きっと逃げても後腐れなかったはず。でも、うまい断り文句を考えられなかった私は、男性のマンションの階段をどよ~んとした重い足取りで上っていた。
「さ、どうぞ」
外は日差しがあったが、室内は湿気を帯びて薄暗い。
(ギャッ!)
男性が電気を点け、部屋の中が明るくなったと同時に私の目に飛び込んできたもの。長さ5m・太さ20cmほどある大蛇が、部屋に渡された洗濯ロープに絡みつくような格好でぶら下がっていた。一瞬生きているのかと思ったが、こんなでっかい蛇が放し飼いのわけない。よく見ると、ビニール製の作り物だった。アナコンダってやつ?

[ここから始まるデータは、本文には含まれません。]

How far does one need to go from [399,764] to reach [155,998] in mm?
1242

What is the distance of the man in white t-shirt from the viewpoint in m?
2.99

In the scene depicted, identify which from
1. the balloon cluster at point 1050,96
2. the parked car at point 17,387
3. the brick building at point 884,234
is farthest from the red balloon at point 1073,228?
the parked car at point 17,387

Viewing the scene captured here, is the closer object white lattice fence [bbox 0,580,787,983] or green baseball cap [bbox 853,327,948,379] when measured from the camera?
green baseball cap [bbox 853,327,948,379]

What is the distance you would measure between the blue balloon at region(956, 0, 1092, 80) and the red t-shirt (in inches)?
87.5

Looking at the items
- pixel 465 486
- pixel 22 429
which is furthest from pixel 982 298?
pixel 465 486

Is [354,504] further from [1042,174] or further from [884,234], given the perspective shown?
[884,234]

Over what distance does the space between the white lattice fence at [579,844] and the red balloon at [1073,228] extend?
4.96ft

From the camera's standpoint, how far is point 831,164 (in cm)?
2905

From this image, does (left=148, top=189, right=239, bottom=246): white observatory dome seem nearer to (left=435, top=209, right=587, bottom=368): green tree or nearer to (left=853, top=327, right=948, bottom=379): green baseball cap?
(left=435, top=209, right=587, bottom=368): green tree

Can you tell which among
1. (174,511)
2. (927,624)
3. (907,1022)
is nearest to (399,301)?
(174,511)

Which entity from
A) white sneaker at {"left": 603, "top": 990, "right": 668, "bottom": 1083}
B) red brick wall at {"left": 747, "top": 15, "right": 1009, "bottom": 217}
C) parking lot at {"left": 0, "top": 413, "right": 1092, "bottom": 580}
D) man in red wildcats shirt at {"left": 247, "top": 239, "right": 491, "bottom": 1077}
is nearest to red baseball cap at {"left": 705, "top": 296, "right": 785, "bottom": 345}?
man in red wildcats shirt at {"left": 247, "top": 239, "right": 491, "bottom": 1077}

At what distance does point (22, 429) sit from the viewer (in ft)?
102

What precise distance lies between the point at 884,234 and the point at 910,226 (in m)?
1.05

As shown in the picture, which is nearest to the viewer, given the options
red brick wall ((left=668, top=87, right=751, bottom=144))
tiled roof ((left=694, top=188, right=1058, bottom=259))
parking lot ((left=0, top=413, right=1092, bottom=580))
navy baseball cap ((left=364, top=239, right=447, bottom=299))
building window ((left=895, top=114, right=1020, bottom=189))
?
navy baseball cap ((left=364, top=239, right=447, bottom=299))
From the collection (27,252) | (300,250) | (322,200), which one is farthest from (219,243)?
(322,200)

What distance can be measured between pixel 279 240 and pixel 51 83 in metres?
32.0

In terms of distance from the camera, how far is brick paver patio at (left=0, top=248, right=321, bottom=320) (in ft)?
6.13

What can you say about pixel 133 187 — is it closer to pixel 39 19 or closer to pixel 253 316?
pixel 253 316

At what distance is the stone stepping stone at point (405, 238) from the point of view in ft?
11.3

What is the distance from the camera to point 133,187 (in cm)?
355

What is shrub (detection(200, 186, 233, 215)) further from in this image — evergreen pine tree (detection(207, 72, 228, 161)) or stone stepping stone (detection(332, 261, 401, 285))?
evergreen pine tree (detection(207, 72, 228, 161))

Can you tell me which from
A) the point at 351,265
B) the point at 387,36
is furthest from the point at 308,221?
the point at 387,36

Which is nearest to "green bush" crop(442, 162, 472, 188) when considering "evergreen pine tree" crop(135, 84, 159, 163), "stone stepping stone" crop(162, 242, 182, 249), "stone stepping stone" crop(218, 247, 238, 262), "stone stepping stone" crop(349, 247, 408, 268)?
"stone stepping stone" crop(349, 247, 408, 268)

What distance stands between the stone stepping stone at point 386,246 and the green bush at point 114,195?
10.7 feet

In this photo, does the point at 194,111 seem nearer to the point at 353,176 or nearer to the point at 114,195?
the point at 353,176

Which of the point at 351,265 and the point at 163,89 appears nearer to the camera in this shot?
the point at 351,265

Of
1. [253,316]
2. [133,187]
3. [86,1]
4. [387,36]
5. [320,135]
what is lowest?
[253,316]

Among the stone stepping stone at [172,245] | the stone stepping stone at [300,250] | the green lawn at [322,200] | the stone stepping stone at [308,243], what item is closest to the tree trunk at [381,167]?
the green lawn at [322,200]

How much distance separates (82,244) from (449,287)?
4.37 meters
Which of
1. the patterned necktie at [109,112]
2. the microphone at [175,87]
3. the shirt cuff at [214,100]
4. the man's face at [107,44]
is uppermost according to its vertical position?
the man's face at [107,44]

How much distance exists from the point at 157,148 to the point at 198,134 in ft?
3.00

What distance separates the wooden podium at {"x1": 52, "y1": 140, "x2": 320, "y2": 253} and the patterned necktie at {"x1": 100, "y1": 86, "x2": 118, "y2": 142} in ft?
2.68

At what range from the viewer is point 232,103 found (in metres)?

部屋の間取りとしては1Kなのだろうが、日本の1LDKくらいの広さがある。その割には、さっきのヘビの作り物や床に直置きされた本、統一性のない家具などが乱雑に配置されていて、手狭で荒んだ印象を受ける。ファーストインパクトは怪しさ満載。
「今、コーヒーを入れてくるから。ここに座っていて」
ワインの酒樽を椅子にしていると言ったらちょっとオシャレっぽいが、汚れや痛み具合から、廃棄されていたモノの風情がある。手入れしていないところを見ると、趣味や拘りではなさそうだ。
(木が剥げてる……。ここに座ったら、服が引っ掛かりそう!)
大丈夫、日本語を教えるだけ、私には何も起きない!と祈るように心の中で唱えながら、男性がキッチンへ行っている間にドアの鍵を確かめる。
(良かった、開いてる)
万が一閉じ込められでもしたら、自分の行為を悔やんでも悔やみ切れない。
「あれ、座っていてくれて良かったのに。さあ、どうぞ」
男性に促され、慎重に樽に座る。さすがに薬は盛られていないと思うが、用心に越したことはない。猫舌を理由に、コーヒーには手を付けないでおく。
「美術館の案内ということだったら、家で日本語に訳してきますけど?」
「ああ、うん。それはあとでもいいんだ。最初は日常会話から教えてくれないかな」
当初の希望とは違う提案をされ、不信感が一層強まる。訝しそうにしている私の態度など気付いていないのか、男性は
「これらは日本語でどう言うの?」
とノートを差し出した。日本語に興味があるというのは嘘ではなさそうだ。数ページにわたってひらがなや漢字を書いて練習している。だが、問題は覚えたいと言っている文章のほうだ。フランス語で口説き文句が書かれている。
(ナンパのための日本語かい!)
やれやれ、と思わずため息が出る。そのとき、電話が鳴った。男性は出ようとしない。
「電話、いいんですか?」
「ああ、大丈夫。留守電にしているし。君の貴重な時間を潰しちゃ悪いからね」
ちょっと含みのある言い方が気になる。警戒心に同調するかのように、ピーッと留守電への切り替え音が鳴る。嬉々としてメッセージを入れた声の主は恐らく若い女性、そして日本語だった。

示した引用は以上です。